Protecting user privacy with voice conversion

by COMPRISE

04 August 2021

Voice conversion

The idea behind anonymising a voice by “voice conversion” is to apply the voice characteristics of a different speaker to the original speech signal while keeping the spoken content understandable. This way, if an attacker gets hold of the speech signal, it will be difficult for the attacker to re-identify the original speaker. The main advantage of voice conversion is that it does not try to get rid of the speaker’s voice characteristics, but rather enforces a different speaker’s characteristics over it. In other words, to maintain the balance of “privacy & utility”, it is easier to replicate another person’s voice than it is to neutralize the original voice: “I want this voice” than “I do not want any voice”.

How do we evaluate voice conversion?

In order to evaluate the quality of the anonymization (i.e., how well the privacy of the speaker is protected), we evaluate how easy it is for an attacker to re-identify the original speaker.

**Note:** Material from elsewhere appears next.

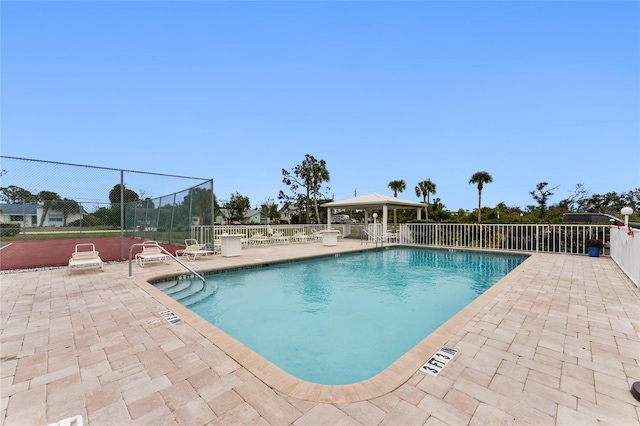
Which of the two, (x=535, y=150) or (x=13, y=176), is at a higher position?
(x=535, y=150)

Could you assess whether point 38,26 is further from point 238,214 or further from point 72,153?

To re-identify the speaker of a transformed utterance, the attacker compares it with one so-called enrolment utterance from every possible speaker. This is done by computing the distance between the utterances using a trained distance model, which is a method similar to that used in the Voice Privacy Challenge.

To evaluate this, we use Top-k Precision, a metric which measures how often the true speaker is among the k speakers which are found to be most plausible by the attacker. In addition, we can use different types of attackers that are defined based on their knowledge of the anonymization method and the effort put into conducting the attack.

Ignorant: the attacker does not know about the anonymization method and uses un-transformed enrolment data.
Lazy-informed: the attacker anonymizes their enrolment data with the same anonymization method.
Semi-Informed: in addition to anonymizing the enrolment data, the attacker re-trains the distance model with anonymized data.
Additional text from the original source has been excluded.